The XIAO nRF52840 is equipped with a battery charging circuit and a battery voltage reading circuit. To read the battery voltage while charging or discharging, set P0.14 (VBAT_ENABLE) LOW to divide the voltage by about 1/3 and connect it to P0.31 (PIN_VBAT) on the ADC input. The voltage divider circuit consumes about 2.3 uA, so in applications where I want to minimize the sleep current, set P0.14 HIGH after reading the battery voltage to reduce the current.
SleepCurrent_VbatEnable.zip (1.8 KB)
However, the wiki contains the following statement.
Q3: What are the considerations when using XIAO nRF52840 (Sense) for battery charging?
A3: When P0.14 (D14) turns off the ADC function at a high level of 3.3V, P0.31 will be at the input voltage limit of 3.6V. There is a risk of burning out the P0.31 pin.
Currently for this issue, we recommend that users do not turn off the ADC function of P0.14 (D14) or set P0.14 (D14) to high during battery charging.
This precaution is SEEED’s view to prevent from failure and should be respected when integrating XIAO into a product.
Since my application is a hobby and I want to minimize the sleep current, I have considered the risk of setting P0.14 to HIGH.
The battery terminal VBAT reaches a maximum of 4.2 V not only when the battery is charged, but also when a fully charged battery is connected even if it is not charged. If P0.14 is driven HIGH at this time, P0.31 will be 3.604V with a voltage divider circuit of 1MΩ and 510kΩ, and there would be a risk of exceeding VDD+0.3=3.6V. However, IO ports usually have a protection diode that clamps the voltage to VDD+0.3V even if a voltage exceeding VDD is applied. If the diode can handle a current limited by a 1MΩ resistor, it is unlikely that P0.31 will burn out.

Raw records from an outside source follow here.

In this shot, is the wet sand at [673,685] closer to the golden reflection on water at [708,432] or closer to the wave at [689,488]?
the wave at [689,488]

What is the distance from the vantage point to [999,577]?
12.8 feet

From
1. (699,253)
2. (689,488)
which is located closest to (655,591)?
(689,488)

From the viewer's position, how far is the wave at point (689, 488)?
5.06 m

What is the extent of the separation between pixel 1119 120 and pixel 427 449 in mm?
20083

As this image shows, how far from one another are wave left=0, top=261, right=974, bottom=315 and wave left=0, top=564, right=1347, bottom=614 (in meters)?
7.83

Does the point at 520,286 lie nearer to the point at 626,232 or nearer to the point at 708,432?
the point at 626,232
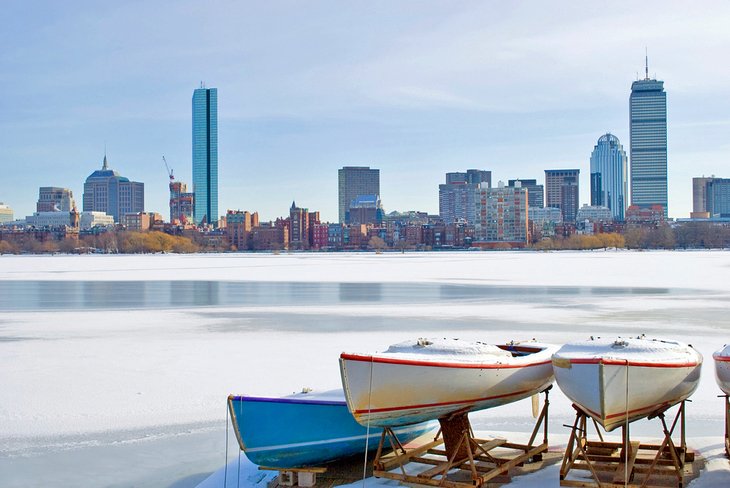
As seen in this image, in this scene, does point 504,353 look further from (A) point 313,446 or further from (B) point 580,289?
(B) point 580,289

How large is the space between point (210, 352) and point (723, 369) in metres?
10.7

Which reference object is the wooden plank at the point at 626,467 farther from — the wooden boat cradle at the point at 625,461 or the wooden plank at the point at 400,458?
the wooden plank at the point at 400,458

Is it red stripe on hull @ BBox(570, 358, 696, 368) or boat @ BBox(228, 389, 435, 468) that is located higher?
red stripe on hull @ BBox(570, 358, 696, 368)

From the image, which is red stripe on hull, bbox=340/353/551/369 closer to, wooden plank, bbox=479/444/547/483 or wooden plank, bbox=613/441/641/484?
wooden plank, bbox=479/444/547/483

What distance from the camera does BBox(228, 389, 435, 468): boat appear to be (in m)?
8.94

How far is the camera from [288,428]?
896 cm

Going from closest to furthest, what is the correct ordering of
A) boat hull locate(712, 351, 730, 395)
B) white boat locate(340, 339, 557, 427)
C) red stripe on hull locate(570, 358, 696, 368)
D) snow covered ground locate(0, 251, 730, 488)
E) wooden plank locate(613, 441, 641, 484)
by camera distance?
red stripe on hull locate(570, 358, 696, 368) < wooden plank locate(613, 441, 641, 484) < white boat locate(340, 339, 557, 427) < boat hull locate(712, 351, 730, 395) < snow covered ground locate(0, 251, 730, 488)

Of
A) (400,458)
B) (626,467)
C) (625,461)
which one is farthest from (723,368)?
Answer: (400,458)

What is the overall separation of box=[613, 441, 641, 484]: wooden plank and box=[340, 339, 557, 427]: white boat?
1.36 metres

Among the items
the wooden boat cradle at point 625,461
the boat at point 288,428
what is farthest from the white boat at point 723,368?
the boat at point 288,428

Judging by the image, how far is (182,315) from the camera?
25422 mm

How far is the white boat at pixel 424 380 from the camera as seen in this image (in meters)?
8.35

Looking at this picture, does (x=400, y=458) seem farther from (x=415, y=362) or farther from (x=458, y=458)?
(x=415, y=362)

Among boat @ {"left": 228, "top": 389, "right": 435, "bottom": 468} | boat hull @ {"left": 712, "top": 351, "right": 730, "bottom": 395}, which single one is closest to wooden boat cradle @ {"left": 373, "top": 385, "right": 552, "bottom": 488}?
boat @ {"left": 228, "top": 389, "right": 435, "bottom": 468}
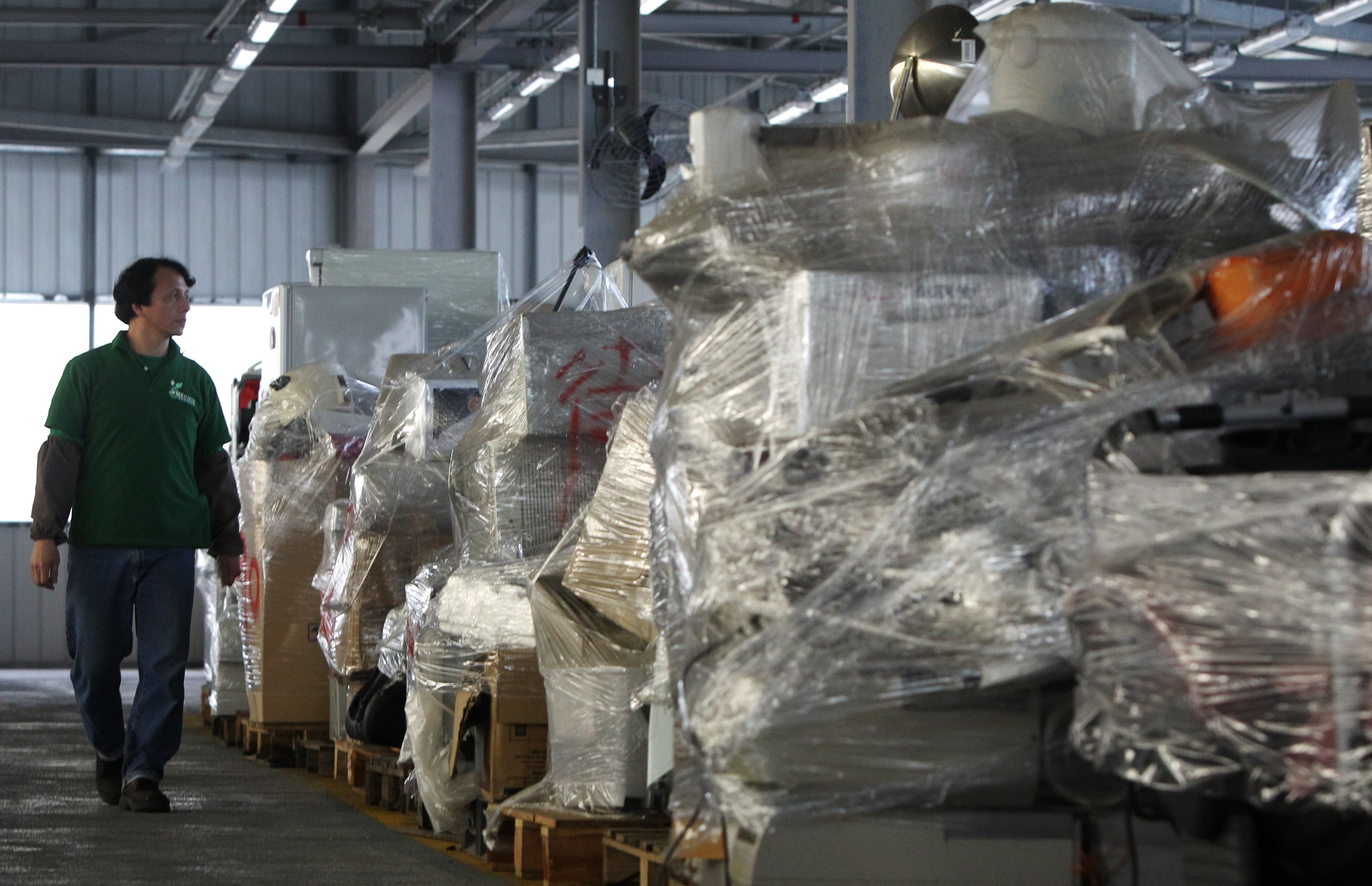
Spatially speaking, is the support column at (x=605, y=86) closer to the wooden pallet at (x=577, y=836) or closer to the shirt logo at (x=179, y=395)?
the shirt logo at (x=179, y=395)

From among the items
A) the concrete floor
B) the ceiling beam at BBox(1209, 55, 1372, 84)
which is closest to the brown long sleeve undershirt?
the concrete floor

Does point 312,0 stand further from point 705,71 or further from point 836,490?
point 836,490

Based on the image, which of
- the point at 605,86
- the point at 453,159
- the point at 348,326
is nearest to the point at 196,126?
the point at 453,159

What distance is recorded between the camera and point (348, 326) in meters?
7.61

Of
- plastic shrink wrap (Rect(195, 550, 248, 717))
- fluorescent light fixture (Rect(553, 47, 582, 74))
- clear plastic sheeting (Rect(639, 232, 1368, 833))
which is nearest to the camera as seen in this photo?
→ clear plastic sheeting (Rect(639, 232, 1368, 833))

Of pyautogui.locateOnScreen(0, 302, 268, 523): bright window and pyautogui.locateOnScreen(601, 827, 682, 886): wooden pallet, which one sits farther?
pyautogui.locateOnScreen(0, 302, 268, 523): bright window

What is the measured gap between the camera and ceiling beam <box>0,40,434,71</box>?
39.4 ft

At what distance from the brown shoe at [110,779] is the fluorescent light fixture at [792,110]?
807 centimetres

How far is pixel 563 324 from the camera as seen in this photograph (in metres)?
4.50

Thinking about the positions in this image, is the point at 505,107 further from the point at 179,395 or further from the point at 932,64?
the point at 932,64

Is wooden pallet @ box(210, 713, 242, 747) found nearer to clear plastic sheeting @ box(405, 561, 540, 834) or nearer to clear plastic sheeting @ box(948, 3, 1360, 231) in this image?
clear plastic sheeting @ box(405, 561, 540, 834)

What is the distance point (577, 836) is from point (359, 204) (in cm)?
1160

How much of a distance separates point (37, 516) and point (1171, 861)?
12.4 feet

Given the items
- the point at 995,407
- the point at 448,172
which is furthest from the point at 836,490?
the point at 448,172
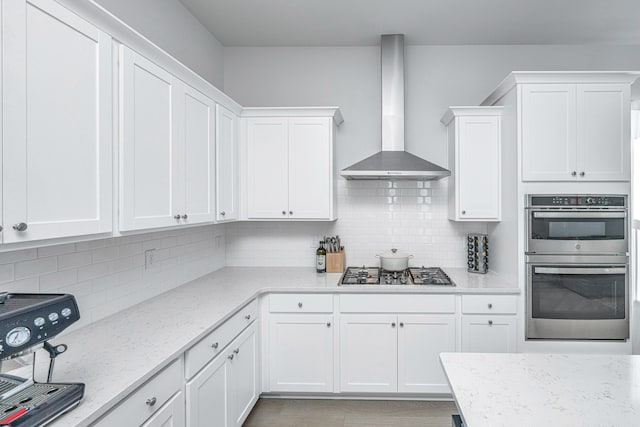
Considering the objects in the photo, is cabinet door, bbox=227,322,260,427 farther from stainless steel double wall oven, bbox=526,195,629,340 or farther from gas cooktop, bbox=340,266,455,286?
stainless steel double wall oven, bbox=526,195,629,340

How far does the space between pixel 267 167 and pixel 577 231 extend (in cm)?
245

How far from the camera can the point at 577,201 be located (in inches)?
107

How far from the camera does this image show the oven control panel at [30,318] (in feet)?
2.97

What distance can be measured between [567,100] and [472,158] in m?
0.76

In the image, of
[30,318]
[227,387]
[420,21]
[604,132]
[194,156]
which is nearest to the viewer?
[30,318]

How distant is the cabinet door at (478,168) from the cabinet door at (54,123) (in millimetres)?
2606

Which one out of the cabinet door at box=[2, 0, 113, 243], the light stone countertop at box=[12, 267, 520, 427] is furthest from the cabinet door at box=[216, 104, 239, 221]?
the cabinet door at box=[2, 0, 113, 243]

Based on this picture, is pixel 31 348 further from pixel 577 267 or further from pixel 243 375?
pixel 577 267

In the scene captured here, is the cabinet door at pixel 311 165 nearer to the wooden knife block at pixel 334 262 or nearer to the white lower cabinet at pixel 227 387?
the wooden knife block at pixel 334 262

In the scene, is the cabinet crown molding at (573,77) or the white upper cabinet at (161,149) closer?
the white upper cabinet at (161,149)

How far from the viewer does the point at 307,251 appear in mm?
3656

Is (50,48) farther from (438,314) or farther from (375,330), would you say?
(438,314)

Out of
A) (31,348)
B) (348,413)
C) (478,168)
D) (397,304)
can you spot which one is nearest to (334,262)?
(397,304)

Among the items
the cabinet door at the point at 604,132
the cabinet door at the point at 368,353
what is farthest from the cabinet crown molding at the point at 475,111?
the cabinet door at the point at 368,353
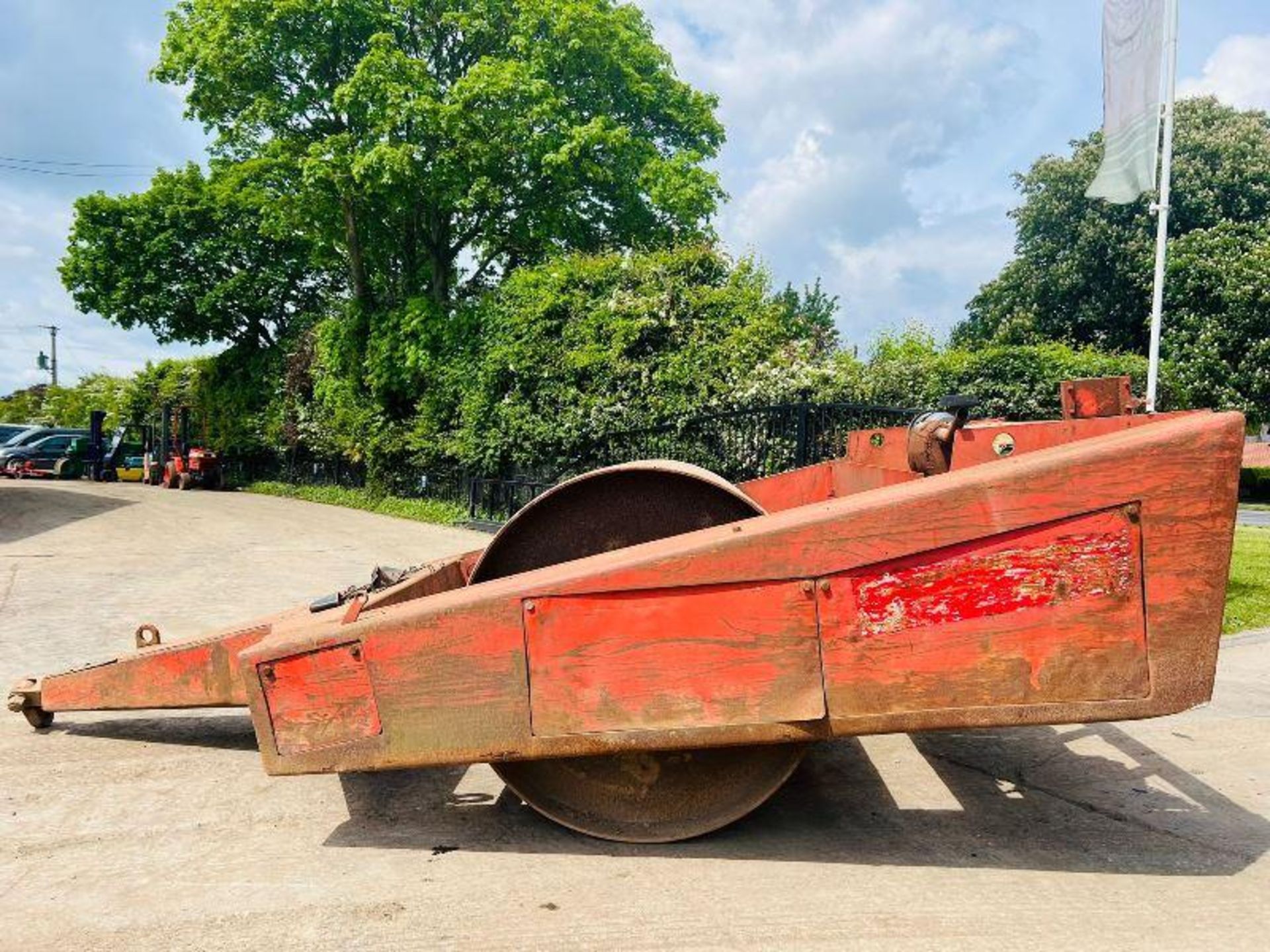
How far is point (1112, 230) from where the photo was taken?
85.0ft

Since P0.14 and P0.31 are under the metal case and not directly accessible, I used D5 (instead of P0.14) and D0 (instead of P0.31), connected 1MΩ and 510kΩ voltage divider circuits externally, and measured voltage and current. PPK2 was used in place of the battery and measurements were taken up to 4.4V, 0.2V higher than the battery voltage.
Actual measurement shows that the resistors of the voltage divider circuit are 999kΩ and 508kΩ, and the VDD voltage is 3.277V.
When 4.2V, which is the maximum battery voltage, is applied, the voltage at D0/P0.31 has a margin of more than 100mV to VDD+0.3V.
Also, since the current is limited by 999kΩ, the current flowing into D0/P0.31 is 250nA, and although I do not know the long-term reliability, I suspect that the protection diode will not burn out.
Based on the above results, I want to minimize the sleep current, so I drive P0.14 to HIGH at my own risk, and I have used 6 XIAOs and have not experienced any particular problem so far.
If you decide to implement the same after reading this post, do so at your own risk.